My whole tank has a total of 132w.


----------



## Fishfirst (Jan 24, 2005)

leveldrummer, T-5's are high output bulbs, they penetrate the water well... however, its still not a whole lot of light.


----------



## leveldrummer (May 27, 2005)

im just trying to make sure, i dont want to tell him the wrong advice it he has lights that hes not sure of. just checking. some one could have told him they are t-5 when they arent. just making sure.

newb, all the corals reccomended should do great under the vho's you can probably get some low maintenence harder corals. im not familiar with those though.


----------



## Osiris (Jan 18, 2005)

i say go MH you'll never regret it! I love the ripple effect i get from my MH's on my new reef tank


----------



## Fishnewb1 (Mar 24, 2006)

MH's....

That is my dream after i save up $700....

Unless you know where i can get them less than $250 it wont be happening soon.


----------



## fishfingers (Apr 10, 2006)

I don't know about the ways thigns work where you live, but is Aus it is dead easy to pick a good 150w MH and bulb for under $150. Try ebay, fish clubs and any second hand trading things and you shouldn't have to much trouble.


----------



## TheOldSalt (Jan 28, 2005)

You can also get them from sources other than the aquarium-related world. I got one for $75 once from a salvage company that tore down a home depot type of building and had hundreds of them laying around for cheap.


----------



## Fishnewb1 (Mar 24, 2006)

Yes i will try...

Tell me if you come across a deal:lol:


----------



## Fishnewb1 (Mar 24, 2006)

what about if I got just one HQI retrofit kit on one side of my tank....

could i have corals on that side?

Have you heard of the brand Odessa (spelling is probly wrong) they have inexpensive systems.
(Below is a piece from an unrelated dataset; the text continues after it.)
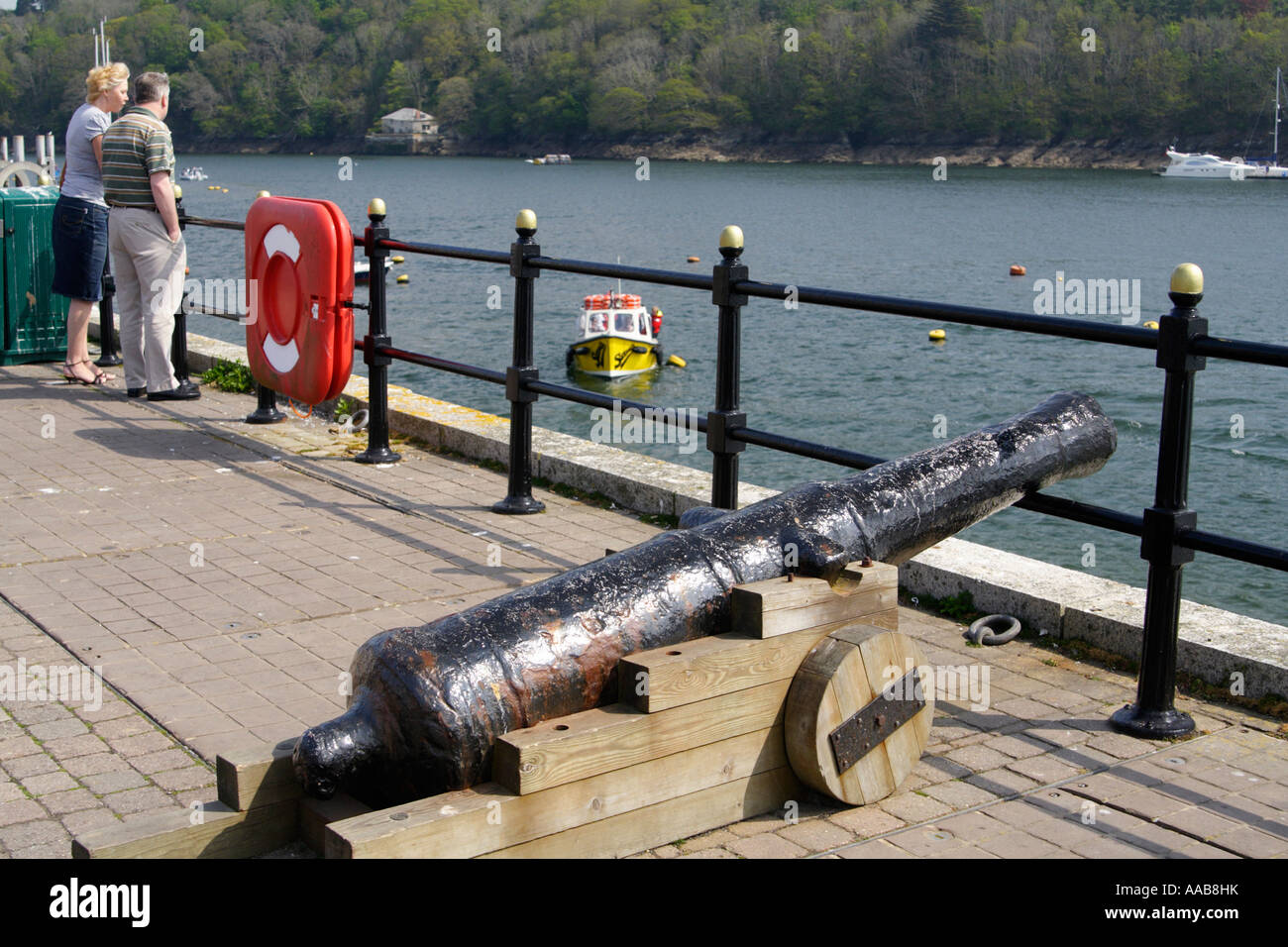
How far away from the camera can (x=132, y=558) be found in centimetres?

Are they a good deal?


----------



## Reefneck (Oct 15, 2005)

Fishnewb1 said:


> Have you heard of the brand Odessa (spelling is probly wrong) they have inexpensive systems. Are they a good deal?


Don't waste your money! They are made in China, Have no warranty and are not UL listed. If they burn your house down you can't even sue the company.

And there has been reports of them causing fires, Burning out in 1 week, Not working out of the box, Etc....


----------



## goodfortune (Mar 1, 2006)

For a low-light level tank, I would suggest going with Mushrooms and Leathers. Toadstool, Finger, and Cabbage Leather Corals are excellent starter corals. Green Star Polyps and Yellow Polyps may also do well in your setup.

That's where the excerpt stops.